▶ **Page extract**:
3-D Microwave Scanner for Biomedical Applications: A Preliminary Prototype

This paper introduces the prototype of a scanning system operating in the microwave range 0.5–4 GHz with strong potential in biomedical applications such as breast cancer detection or to assess shape-discontuinity in bones. Based on the research outcomes in [1], a fully automated scanner was designed to reduce mechanical uncertainties and data acquisition time. Accurate positioning and synchronization with data acquisition enables a rigorous proofof-concept for the microwave imaging procedure.
The system can remotely control two printed antipodal Vivaldi antennas that scan a phantom across a set of positions arranged in cylindrical coordinates. For antenna miniaturization and improved coupling, the antennas, interface and phantom are immersed in a coupling medium that offers electric properties similar to adipose tissue. The antenna positioning, data acquisition and post-processing are automated. In the current version the reflection coefficients are measured by a Vector Network Analyzer (VNA). The integration of dedicated electronics attached to each antenna will replace the VNA to speed up data acquisition. Without any difficult a priori antenna
characterization, the system is capable of detecting distinctive dielectric contrast in the phantom enclosed regions. By processing measured reflection coefficients with an interferometric version of the Multiple Signal Classification (MUSIC) algorithm [1], the detection of inserted targets in three-dimensional reconstructions is successful. The achievable performance obtained by IMUSIC is then compared with two other methods in the literature: the non-coherent migration [2] which is a particular version of beamforming, and the standard wideband MUSIC technique [3].
From experimental results carried out on a multi-layer phantom made of glass and pork fat, a metallic bar of diameter equal to 8 mm was used as a target for a preliminary characterization of the scanning system.

▶ **Recorded information**:
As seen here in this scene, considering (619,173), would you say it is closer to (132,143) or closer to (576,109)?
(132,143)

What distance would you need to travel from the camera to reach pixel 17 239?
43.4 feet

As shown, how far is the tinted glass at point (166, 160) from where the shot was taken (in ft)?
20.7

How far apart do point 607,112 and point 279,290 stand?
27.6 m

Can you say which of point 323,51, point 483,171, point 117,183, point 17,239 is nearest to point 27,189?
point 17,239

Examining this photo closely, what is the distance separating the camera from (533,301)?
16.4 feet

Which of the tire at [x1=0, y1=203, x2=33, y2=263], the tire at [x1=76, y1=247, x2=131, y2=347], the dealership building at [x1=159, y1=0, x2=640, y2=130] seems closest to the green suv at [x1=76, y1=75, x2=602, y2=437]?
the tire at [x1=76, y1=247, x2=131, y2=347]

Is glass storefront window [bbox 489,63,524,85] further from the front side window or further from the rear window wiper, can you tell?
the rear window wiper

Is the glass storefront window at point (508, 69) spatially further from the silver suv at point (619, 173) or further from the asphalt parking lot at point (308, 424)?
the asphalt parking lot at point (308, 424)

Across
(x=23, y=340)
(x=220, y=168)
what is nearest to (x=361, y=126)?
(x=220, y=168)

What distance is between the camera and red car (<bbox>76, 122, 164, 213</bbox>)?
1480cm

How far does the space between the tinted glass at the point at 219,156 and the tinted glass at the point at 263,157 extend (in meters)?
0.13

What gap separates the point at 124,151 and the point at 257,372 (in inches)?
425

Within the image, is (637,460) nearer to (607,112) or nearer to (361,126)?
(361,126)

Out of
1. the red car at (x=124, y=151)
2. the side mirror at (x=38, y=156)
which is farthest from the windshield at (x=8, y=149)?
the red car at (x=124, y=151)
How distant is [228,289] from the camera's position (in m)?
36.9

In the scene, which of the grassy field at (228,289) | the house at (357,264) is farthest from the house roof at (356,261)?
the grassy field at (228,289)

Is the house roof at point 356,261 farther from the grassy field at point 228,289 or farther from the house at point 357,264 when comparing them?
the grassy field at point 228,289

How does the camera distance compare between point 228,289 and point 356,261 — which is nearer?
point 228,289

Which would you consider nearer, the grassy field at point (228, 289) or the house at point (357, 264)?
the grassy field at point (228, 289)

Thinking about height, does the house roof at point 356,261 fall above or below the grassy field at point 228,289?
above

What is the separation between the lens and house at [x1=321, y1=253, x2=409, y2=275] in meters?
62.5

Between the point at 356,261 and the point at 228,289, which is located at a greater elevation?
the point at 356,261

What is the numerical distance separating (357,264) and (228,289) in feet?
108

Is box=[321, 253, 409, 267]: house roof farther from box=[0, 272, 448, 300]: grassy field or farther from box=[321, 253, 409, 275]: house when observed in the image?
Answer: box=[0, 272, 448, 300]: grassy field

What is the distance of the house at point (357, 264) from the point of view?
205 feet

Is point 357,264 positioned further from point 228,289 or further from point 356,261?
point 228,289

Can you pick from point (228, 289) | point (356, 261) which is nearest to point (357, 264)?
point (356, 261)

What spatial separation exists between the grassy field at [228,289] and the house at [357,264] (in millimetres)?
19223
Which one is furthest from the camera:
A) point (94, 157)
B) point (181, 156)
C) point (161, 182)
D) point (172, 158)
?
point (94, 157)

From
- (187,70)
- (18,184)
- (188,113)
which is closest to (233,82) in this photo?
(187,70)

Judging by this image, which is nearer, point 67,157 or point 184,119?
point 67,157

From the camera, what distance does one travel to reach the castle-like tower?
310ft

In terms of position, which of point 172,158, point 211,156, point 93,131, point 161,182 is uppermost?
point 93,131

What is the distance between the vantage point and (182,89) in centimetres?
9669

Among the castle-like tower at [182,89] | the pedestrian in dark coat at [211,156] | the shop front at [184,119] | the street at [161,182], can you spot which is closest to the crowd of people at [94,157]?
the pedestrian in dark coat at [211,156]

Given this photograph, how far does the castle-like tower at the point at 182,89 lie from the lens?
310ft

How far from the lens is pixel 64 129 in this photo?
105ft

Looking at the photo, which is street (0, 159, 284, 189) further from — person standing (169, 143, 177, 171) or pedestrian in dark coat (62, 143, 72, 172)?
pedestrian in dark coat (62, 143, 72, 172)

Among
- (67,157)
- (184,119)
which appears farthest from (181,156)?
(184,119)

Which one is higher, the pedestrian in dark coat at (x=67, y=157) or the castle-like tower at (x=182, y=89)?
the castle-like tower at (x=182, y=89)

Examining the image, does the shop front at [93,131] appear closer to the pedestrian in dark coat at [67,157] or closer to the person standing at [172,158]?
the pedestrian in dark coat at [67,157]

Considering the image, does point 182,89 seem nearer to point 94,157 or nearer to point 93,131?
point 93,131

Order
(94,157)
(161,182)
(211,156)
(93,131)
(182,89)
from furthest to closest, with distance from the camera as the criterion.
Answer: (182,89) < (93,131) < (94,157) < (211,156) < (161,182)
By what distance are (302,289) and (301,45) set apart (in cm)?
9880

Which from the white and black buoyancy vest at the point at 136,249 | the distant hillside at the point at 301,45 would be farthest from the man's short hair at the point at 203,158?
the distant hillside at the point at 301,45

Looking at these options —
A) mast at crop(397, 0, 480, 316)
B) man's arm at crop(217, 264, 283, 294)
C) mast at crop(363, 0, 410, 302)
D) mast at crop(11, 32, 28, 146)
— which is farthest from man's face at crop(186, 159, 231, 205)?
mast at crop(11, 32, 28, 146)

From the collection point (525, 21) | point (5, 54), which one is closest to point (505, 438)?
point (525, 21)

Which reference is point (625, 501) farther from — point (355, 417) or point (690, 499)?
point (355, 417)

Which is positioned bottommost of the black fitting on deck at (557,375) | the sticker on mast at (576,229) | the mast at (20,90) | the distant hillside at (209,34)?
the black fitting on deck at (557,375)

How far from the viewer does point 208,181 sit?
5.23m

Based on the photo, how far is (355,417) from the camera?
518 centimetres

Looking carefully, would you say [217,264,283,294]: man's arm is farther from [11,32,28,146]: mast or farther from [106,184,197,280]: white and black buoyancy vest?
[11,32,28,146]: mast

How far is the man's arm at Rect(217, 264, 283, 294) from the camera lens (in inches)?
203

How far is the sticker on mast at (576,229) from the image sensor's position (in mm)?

▶ **Required work**: In the microwave scanner text, why are the antennas, interface and phantom immersed in a coupling medium? Answer in one to three sentences. The records were drawn from a separate source.

▶ **Response area**: They are immersed in the coupling medium for antenna miniaturization and improved coupling. The medium offers electric properties similar to adipose tissue.